Bantuan kemanusiaan Said menjelaskan, Sistem Logistik
Darurat Bencana ini dikembangkan untuk memastikan tersedianya barang-barang yang
diperlukan untuk bantuan kemanusiaan secara cepat, sebagai bagian dari upaya tanggap
darurat setelah terjadinya bencana skala menengah dan besar. Meski demikian, yang
penting dari bantuan yang diberikan bukan hanya jumlahnya, namun kuatnya pesan
solidaritas sesama negara anggota ASEAN. Bantuan yang diberikan akan disesuaikan dengan
kebutuhan negara tersebut. Bantuan juga disesuaikan dengan budaya di ASEAN. Misalnya,
Perlengkapan Keluarga ASEAN (ASEAN Family Kit) yang disiapkan untuk memenuhi
kebutuhan keluarga yang terdampak bencana selama masa darurat berisi kain sarung, tikar,
dan kelambu. Dalam peluncuran Sistem Logistik Darurat Bencana untuk ASEAN ini Special
Malaysia Disaster Assistance and Rescue Team (SMART) dan ASEAN Early Rapid Assessment
Team (ASEAN-ERAT), juga menampilkan persiapan keberangkatan bantuan logistik untuk
membantu Filipina pasca topan Bopha/Pablo. Bantuan logistik yang diberangkatkan dari
Pangkalan Angkatan Udara Malaysia Jumat siang itu terdiri atas selimut, tikar, dan bahanbahan makanan termasuk susu untuk anak-anak senilai sekitar 350,000 Ringgit Malaysia.
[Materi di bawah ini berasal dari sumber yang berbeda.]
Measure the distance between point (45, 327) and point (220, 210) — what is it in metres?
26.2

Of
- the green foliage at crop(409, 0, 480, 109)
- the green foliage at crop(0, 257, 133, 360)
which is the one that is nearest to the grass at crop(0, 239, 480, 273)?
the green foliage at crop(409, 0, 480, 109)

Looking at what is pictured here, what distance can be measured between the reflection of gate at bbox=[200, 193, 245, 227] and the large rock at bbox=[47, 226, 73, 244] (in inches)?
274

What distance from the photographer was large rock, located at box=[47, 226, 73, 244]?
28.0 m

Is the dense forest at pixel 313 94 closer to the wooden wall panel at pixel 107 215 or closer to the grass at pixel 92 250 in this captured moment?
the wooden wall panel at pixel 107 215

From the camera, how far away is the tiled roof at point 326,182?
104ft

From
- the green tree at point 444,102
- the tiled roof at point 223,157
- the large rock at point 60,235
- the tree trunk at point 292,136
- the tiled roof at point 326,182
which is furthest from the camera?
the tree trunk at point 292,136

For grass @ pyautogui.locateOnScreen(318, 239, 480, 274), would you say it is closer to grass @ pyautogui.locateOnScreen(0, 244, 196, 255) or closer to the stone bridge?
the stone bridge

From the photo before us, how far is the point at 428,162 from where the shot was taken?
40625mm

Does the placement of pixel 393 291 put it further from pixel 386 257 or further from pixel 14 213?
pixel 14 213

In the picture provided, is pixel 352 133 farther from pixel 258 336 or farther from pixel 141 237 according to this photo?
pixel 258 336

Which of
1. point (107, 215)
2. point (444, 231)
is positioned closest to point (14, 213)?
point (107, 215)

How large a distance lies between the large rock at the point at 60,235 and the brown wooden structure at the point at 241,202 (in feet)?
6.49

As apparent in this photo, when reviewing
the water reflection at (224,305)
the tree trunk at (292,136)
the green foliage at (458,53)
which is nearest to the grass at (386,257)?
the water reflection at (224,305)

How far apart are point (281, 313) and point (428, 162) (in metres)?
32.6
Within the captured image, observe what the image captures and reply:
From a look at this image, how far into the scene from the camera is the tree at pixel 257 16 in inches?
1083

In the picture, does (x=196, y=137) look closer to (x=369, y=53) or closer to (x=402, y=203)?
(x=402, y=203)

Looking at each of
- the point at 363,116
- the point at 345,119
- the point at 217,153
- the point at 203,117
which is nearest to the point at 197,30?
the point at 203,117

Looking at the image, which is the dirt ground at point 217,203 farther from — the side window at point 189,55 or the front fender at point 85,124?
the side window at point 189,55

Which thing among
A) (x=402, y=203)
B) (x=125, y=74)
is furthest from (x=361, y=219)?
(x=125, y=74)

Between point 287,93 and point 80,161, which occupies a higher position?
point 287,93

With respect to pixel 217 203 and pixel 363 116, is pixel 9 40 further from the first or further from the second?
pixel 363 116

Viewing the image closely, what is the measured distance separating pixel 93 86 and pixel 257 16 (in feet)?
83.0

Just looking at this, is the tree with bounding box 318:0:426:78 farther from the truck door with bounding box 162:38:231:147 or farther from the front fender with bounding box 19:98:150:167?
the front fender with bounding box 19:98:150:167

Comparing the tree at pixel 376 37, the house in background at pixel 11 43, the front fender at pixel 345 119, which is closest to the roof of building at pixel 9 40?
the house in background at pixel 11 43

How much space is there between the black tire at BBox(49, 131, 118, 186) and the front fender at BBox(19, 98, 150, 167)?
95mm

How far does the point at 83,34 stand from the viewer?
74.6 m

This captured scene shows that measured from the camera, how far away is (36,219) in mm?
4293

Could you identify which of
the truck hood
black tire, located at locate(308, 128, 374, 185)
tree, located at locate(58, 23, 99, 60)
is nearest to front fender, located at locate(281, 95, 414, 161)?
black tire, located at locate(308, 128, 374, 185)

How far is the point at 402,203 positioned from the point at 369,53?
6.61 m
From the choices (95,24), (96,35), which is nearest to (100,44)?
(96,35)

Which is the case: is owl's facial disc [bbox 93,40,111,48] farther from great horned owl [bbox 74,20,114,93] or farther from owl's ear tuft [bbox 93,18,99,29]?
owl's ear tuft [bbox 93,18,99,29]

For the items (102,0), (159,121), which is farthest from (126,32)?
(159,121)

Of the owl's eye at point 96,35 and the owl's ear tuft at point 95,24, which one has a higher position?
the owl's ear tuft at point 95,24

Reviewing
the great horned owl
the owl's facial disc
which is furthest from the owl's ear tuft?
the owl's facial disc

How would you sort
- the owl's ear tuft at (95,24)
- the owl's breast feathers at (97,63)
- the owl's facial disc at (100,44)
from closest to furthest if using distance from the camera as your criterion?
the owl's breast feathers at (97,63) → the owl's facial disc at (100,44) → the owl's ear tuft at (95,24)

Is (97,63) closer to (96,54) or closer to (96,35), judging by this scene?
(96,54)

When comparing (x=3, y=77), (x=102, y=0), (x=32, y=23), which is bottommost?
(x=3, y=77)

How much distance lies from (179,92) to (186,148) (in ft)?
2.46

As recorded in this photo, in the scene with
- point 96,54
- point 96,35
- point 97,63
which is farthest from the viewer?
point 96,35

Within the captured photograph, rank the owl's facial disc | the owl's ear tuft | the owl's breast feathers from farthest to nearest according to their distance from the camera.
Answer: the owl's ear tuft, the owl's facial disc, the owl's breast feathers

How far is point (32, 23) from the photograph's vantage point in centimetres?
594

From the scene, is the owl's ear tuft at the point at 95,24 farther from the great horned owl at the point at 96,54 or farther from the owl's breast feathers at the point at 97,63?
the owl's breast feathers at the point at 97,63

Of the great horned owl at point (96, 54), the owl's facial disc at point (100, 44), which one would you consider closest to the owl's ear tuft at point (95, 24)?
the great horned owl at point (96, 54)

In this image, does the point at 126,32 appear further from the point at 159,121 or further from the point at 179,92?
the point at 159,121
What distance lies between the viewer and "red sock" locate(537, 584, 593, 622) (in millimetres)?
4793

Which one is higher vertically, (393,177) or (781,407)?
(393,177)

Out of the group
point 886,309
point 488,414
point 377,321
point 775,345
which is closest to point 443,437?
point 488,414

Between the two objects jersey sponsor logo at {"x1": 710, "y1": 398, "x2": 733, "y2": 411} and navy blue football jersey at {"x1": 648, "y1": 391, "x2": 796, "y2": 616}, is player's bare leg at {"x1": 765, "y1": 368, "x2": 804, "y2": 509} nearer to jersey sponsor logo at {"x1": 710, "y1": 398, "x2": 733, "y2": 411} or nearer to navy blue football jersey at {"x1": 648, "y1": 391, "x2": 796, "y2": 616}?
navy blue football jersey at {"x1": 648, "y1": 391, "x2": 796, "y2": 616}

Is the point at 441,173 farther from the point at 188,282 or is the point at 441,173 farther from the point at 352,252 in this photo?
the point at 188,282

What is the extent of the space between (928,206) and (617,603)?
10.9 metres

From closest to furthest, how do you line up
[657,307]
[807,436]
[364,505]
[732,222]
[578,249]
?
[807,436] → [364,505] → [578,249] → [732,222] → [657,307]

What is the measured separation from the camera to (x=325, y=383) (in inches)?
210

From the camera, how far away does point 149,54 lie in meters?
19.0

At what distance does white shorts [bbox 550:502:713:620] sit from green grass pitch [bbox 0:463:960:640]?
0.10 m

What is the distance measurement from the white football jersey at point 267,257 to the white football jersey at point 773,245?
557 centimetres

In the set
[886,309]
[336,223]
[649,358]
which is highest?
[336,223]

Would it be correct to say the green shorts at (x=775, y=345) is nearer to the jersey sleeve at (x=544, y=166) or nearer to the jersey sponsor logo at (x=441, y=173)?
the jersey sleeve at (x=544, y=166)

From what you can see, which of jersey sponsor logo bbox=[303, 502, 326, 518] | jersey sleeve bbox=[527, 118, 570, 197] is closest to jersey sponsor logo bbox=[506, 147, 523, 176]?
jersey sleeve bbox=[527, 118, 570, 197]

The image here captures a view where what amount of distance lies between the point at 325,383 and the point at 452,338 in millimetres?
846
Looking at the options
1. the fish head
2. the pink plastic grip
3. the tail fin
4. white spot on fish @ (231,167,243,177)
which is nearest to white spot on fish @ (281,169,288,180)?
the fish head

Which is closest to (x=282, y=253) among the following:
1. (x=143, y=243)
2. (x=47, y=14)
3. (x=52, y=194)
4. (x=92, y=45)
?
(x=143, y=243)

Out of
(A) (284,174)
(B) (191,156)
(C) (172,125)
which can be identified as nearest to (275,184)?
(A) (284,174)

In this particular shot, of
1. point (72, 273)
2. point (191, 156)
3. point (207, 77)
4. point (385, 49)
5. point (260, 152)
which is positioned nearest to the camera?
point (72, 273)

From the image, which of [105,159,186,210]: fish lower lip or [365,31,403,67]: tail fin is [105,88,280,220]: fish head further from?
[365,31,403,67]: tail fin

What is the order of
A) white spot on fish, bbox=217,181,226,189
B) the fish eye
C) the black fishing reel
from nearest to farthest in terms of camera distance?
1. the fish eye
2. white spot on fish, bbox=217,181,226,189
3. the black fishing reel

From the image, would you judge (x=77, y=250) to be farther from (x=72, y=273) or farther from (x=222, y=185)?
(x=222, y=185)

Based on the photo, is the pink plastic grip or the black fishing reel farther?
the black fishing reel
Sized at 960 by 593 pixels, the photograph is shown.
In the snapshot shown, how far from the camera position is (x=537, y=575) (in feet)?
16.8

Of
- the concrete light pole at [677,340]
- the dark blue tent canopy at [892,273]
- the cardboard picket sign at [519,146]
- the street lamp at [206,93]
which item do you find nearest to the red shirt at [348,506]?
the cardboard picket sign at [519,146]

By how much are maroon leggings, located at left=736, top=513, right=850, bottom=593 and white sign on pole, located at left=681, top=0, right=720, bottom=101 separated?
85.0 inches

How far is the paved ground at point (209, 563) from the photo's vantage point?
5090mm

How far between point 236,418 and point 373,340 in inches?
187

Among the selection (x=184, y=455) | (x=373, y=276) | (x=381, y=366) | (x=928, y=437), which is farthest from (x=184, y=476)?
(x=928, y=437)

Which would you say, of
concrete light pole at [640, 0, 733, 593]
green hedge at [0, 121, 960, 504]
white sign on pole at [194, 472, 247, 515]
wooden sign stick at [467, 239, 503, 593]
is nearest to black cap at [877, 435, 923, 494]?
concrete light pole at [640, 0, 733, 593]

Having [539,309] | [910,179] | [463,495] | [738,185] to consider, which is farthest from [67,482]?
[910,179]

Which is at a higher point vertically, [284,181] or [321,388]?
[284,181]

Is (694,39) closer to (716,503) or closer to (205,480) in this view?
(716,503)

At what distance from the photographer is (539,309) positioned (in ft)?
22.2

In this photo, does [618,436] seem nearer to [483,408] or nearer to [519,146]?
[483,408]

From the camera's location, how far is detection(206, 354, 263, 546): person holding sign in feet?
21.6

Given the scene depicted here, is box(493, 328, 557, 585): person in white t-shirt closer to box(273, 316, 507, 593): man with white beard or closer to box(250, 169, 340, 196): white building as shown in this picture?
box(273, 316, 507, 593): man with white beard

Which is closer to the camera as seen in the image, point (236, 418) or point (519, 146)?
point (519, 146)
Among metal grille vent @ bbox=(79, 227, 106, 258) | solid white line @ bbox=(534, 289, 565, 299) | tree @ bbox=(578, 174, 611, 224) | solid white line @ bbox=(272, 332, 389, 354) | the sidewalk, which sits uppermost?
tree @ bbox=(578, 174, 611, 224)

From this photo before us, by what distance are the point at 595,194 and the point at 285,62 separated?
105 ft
Sebelum topan terjadi, AHA Centre juga telah menyiapkan tiga generator yang dipakai untuk
membuat rumah sakit di kawasan terdampak Bopha tetap beroperasi. Sebelum bantuan ini
diberikan, terlebih dahulu pada tanggal 5 Desember ASEAN-ERAT bekerjasama dengan
Badan Pengurangan Risiko dan Penanggulangan Bencana Filipina (National Risk Reduction
and Management Council/ NDRRMC) melakukan assessment kebutuhan cepat. Misi ke
Filipina merupakan misi kedua Sistem Logistik Darurat Bencana untuk ASEAN. Bulan lalu
AHA Centre telah mengirimkan bantuan kepada pemerintah Myanmar yang terdampak
gempa 6.8 Skala Richter yang terjadi pada 12 November 2012.